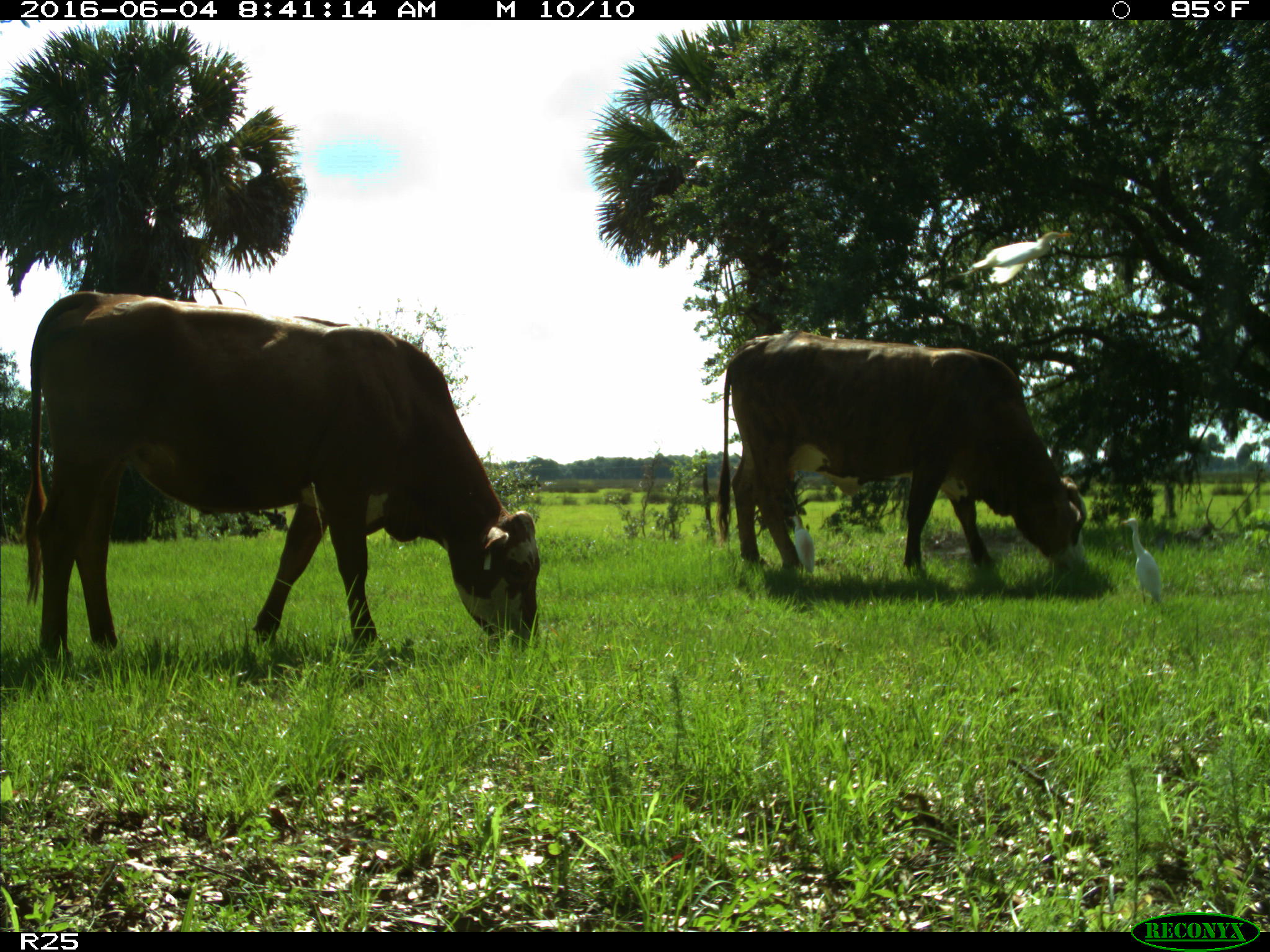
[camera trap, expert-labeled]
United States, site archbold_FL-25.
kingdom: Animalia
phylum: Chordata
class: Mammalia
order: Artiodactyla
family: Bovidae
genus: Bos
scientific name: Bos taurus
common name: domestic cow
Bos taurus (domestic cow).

--

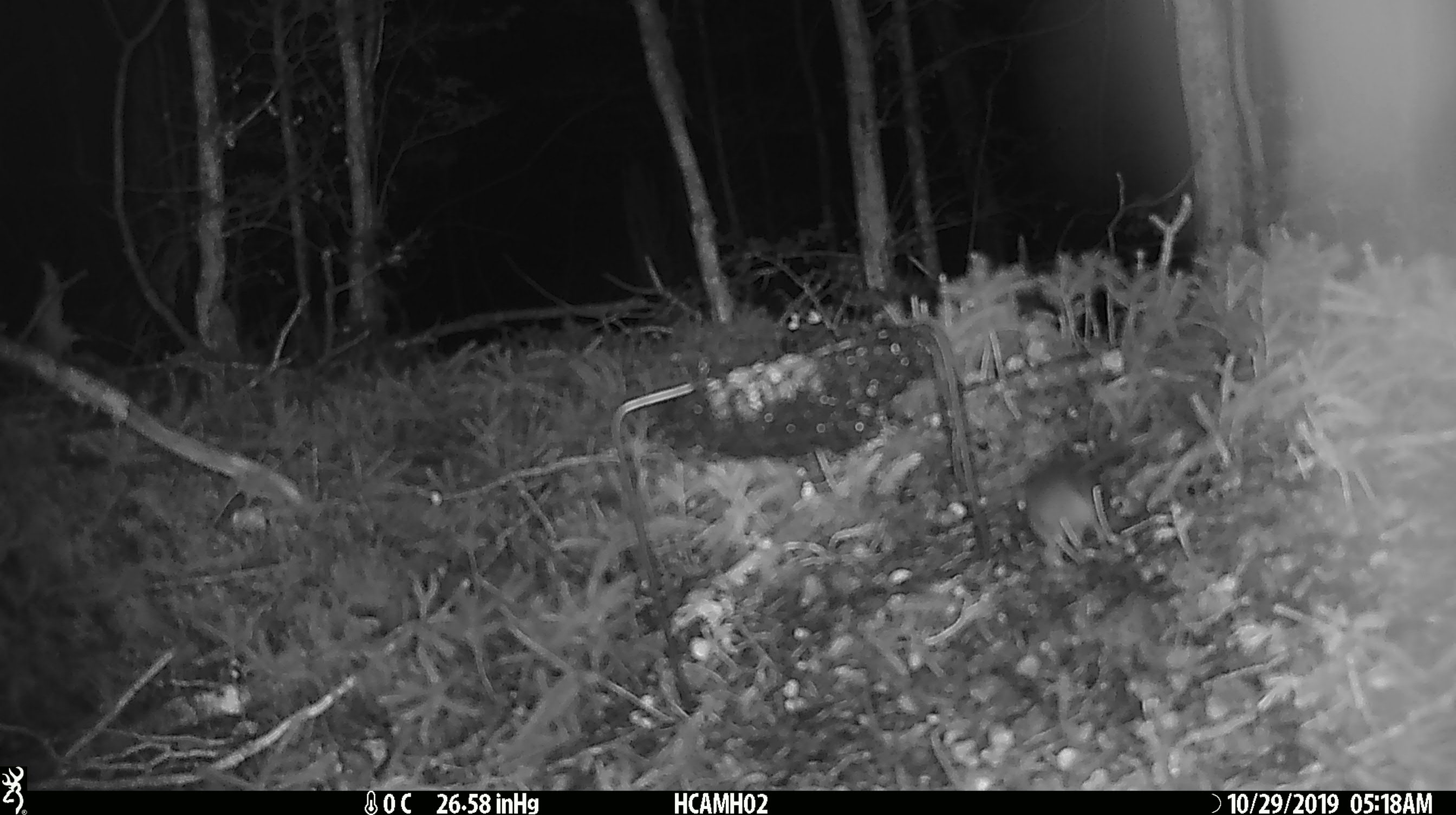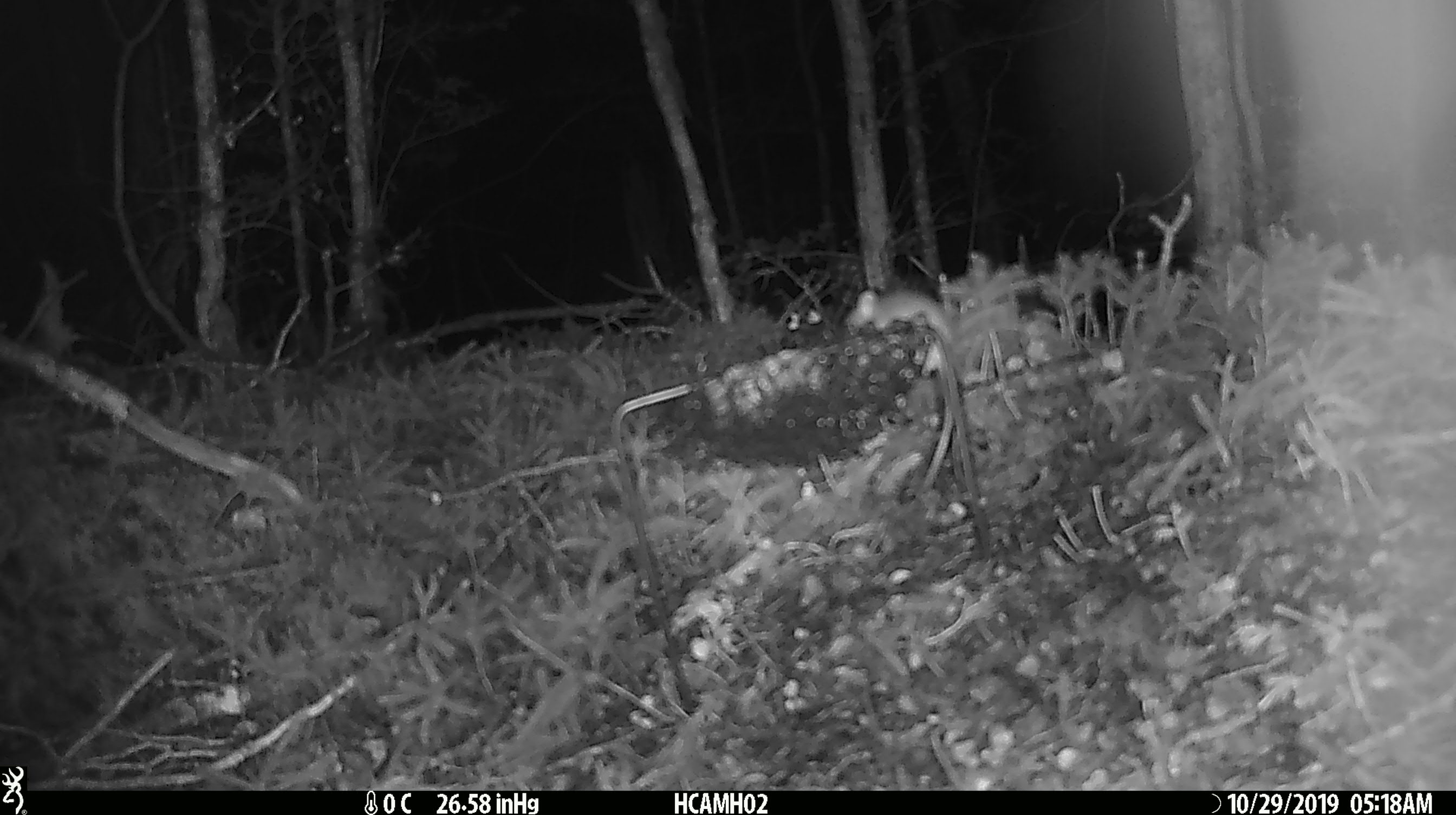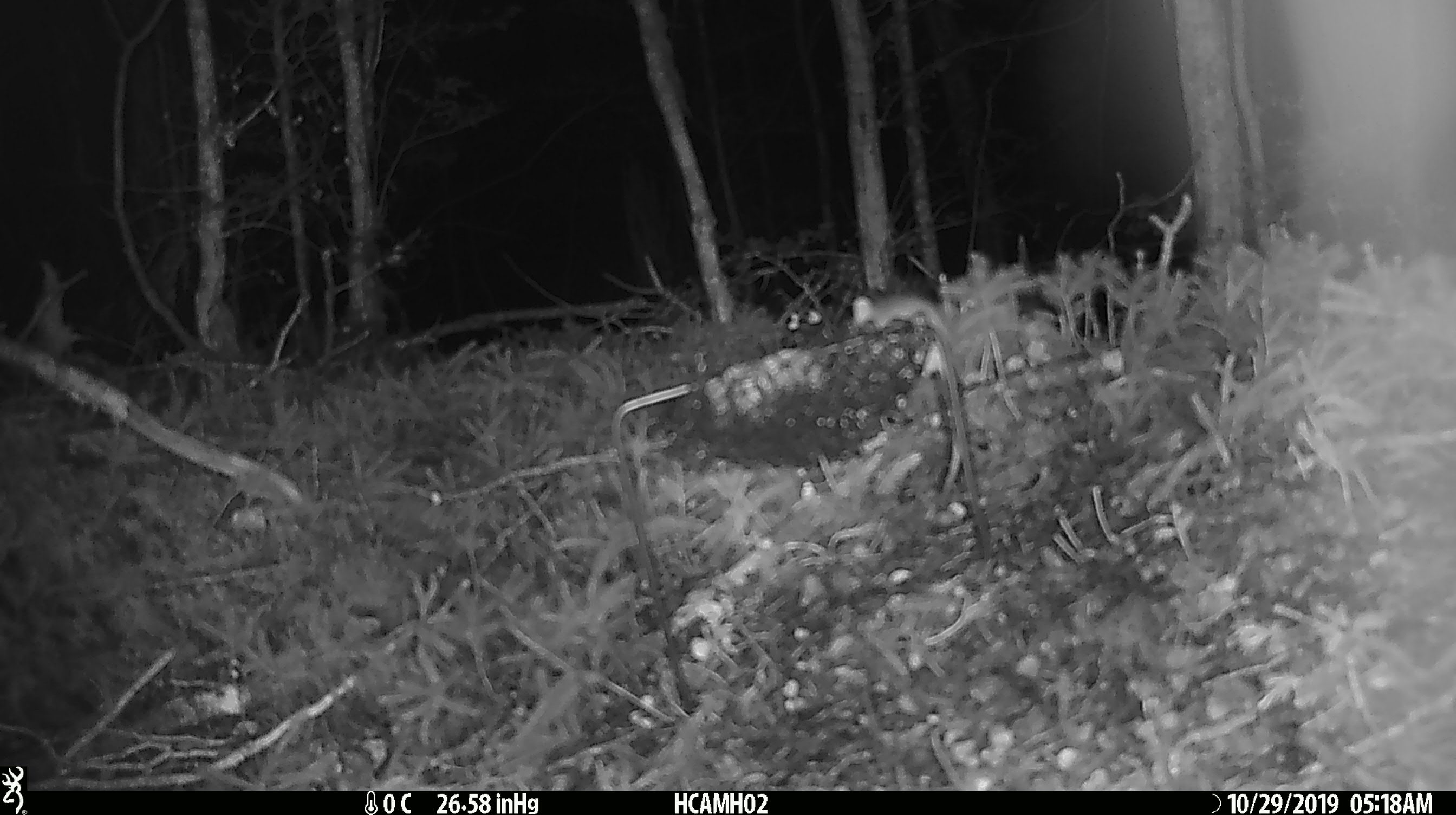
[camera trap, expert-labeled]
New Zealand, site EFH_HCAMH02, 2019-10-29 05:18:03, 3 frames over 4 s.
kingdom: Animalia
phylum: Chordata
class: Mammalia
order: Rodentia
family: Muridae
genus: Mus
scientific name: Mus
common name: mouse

* _YOUR OBJECTIVE_: Copy out every line of the listing that contains the string "site".

* _EXERCISE OUTPUT_:
United States, site archbold_FL-25.
New Zealand, site EFH_HCAMH02, 2019-10-29 05:18:03, 3 frames over 4 s.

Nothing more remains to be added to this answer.